In January, when Jan sent the package I wrote about, she was already well into her fight with cancer. That she took the time to encourage me when she was feeling so ill meant a great deal. In February and early March, I received several small packages, each containing items Jan was passing on to me: a book of poetry, napkins with a humorous theme, a favorite quote that had been hanging on the wall in her office. While it is true that Jan, like all of us, had her idiosynchrasies and flaws, what I have come back to again and again is one characteristic that will stick with me: Jan was fiercely generous.
Tonight, those who were close to Jan are, I imagine, feeling many things. My heart goes out to them. What I am feeling is gratitude for the many generous gifts Jan brought to the lives of those around her, including mine. May we all discover this fierce generosity within our own hearts!
I shocked my parents on Saturday by telling them I had been in my yard…doing yardwork. Perhaps more than anything else I’ve told them about recent changes in my life, this one fact had the effect of solidifying their belief that something transformational has occurred. (OK, maybe I’m exaggerating a little for effect, but I know it blew them away!)
When I decided to get busy in the yard, I suddenly realized I had neither tools (not even a rake!) nor knowledge of what to do.
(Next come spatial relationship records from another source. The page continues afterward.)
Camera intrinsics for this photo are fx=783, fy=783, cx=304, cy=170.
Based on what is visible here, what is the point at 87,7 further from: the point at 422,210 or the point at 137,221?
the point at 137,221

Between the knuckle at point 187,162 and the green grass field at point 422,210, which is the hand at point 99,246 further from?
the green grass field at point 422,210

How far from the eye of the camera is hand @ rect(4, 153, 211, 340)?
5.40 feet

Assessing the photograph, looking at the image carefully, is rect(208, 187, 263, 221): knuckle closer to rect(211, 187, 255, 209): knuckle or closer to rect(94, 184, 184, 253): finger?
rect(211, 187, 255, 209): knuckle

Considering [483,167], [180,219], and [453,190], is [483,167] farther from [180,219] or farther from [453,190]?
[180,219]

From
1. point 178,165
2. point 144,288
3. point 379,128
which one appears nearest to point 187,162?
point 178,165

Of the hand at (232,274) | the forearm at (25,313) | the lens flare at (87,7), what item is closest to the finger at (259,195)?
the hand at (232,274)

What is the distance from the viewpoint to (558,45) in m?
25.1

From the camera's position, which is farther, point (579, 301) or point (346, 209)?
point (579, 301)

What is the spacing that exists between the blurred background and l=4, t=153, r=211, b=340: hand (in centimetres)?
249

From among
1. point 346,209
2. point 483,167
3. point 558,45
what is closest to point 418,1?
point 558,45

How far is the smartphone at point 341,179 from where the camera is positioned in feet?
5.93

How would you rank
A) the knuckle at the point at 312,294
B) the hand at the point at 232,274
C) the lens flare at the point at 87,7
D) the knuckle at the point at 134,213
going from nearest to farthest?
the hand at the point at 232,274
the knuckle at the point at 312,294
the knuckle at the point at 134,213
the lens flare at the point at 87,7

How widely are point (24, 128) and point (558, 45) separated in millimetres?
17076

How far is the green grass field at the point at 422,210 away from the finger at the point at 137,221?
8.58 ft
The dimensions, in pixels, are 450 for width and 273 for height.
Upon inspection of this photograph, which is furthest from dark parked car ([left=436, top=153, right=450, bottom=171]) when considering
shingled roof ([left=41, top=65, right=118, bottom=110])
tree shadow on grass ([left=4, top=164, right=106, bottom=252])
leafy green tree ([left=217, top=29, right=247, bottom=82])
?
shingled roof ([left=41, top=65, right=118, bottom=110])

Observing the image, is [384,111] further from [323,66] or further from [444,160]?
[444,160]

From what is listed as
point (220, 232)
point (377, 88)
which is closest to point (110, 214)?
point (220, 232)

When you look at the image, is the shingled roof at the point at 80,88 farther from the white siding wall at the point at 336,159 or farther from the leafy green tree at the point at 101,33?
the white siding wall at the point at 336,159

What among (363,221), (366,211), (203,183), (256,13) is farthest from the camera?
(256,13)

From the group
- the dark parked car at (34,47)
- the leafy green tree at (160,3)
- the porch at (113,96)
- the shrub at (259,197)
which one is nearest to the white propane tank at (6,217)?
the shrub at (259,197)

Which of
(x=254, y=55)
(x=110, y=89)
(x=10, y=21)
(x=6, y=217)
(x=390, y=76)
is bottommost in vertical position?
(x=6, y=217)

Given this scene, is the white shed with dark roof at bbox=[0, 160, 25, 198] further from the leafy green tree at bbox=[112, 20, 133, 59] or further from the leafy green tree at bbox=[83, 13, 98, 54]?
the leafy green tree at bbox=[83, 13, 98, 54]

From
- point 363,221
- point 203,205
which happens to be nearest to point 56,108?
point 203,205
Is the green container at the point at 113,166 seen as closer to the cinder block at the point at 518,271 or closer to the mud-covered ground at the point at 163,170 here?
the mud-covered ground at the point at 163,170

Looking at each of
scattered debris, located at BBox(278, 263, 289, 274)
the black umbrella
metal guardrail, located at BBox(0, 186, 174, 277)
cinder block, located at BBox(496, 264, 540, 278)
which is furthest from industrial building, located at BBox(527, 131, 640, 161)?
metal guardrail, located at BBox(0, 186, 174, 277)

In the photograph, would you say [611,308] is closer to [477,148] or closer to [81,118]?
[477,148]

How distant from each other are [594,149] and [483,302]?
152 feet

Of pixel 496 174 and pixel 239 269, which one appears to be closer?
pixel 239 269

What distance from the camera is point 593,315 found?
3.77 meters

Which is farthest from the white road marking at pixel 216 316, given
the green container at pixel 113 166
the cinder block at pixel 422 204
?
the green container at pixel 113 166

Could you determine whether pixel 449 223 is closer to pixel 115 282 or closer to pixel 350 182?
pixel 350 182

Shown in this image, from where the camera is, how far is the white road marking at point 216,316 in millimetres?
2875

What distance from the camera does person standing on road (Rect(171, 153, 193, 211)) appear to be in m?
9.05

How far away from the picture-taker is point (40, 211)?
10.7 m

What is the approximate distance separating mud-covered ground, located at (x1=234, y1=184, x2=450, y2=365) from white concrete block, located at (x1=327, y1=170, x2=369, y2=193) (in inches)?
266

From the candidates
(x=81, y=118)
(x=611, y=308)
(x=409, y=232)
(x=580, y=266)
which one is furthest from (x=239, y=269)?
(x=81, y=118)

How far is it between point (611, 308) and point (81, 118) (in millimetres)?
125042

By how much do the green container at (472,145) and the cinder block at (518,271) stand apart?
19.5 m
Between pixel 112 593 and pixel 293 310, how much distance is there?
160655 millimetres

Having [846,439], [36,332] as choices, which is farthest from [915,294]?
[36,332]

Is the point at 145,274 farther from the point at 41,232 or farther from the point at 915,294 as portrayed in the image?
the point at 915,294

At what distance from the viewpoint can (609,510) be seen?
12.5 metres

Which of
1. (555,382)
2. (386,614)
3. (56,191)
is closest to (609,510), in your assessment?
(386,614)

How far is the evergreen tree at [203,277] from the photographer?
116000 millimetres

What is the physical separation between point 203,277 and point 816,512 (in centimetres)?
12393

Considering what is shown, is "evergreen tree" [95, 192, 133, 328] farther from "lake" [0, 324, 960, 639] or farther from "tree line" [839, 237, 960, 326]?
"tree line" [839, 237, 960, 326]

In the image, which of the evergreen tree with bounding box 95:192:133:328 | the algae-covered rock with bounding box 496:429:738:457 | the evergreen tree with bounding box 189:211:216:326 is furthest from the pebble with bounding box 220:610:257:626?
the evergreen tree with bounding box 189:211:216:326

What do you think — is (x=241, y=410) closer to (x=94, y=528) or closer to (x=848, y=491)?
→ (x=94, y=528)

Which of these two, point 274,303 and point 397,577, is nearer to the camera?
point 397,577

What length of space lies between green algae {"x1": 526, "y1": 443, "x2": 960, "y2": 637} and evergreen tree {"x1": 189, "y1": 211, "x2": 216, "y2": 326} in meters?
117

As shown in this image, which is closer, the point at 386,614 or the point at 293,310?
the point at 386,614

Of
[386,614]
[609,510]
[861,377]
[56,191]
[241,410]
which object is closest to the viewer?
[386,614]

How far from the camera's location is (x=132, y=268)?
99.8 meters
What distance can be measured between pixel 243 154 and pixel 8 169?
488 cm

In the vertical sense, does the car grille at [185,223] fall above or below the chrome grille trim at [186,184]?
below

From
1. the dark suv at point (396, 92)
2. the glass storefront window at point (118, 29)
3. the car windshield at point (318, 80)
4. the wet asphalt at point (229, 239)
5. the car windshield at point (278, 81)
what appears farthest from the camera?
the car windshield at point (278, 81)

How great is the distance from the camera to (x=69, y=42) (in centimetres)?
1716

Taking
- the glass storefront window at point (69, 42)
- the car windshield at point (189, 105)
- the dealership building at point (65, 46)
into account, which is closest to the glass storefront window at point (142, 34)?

My trip to Ace Hardware was an adventure, and the salesman refrained from laughing (much) when I explained that I wasn’t even sure what I would need first. I left, the proud owner of a rake, a claw-thingy, a trowel, a sturdy pair of clippers and work gloves. Later, after two hours of bending and squatting, my quads and glutes were complaining but the “yardie” was full and ready for its maiden voyage to the curb. I was full of the satisfaction of hard work as I sat in the sun and dialed my parents’ number.
This morning, as I stand at the french doors in my dining room and look at the half-cleared plant bed bordering my patio, I can see several inches of new growth on the hostas and the various bulbs which, until Saturday, had been obscured and choked by approximately three years worth of detritus. In some ways, I feel like the plants surrounding my patio, putting tender new leaves and buds into the open for the first time.
People and plants. We thrive best when we are able to clear away debris from the past and lift our faces toward the sun of a new day.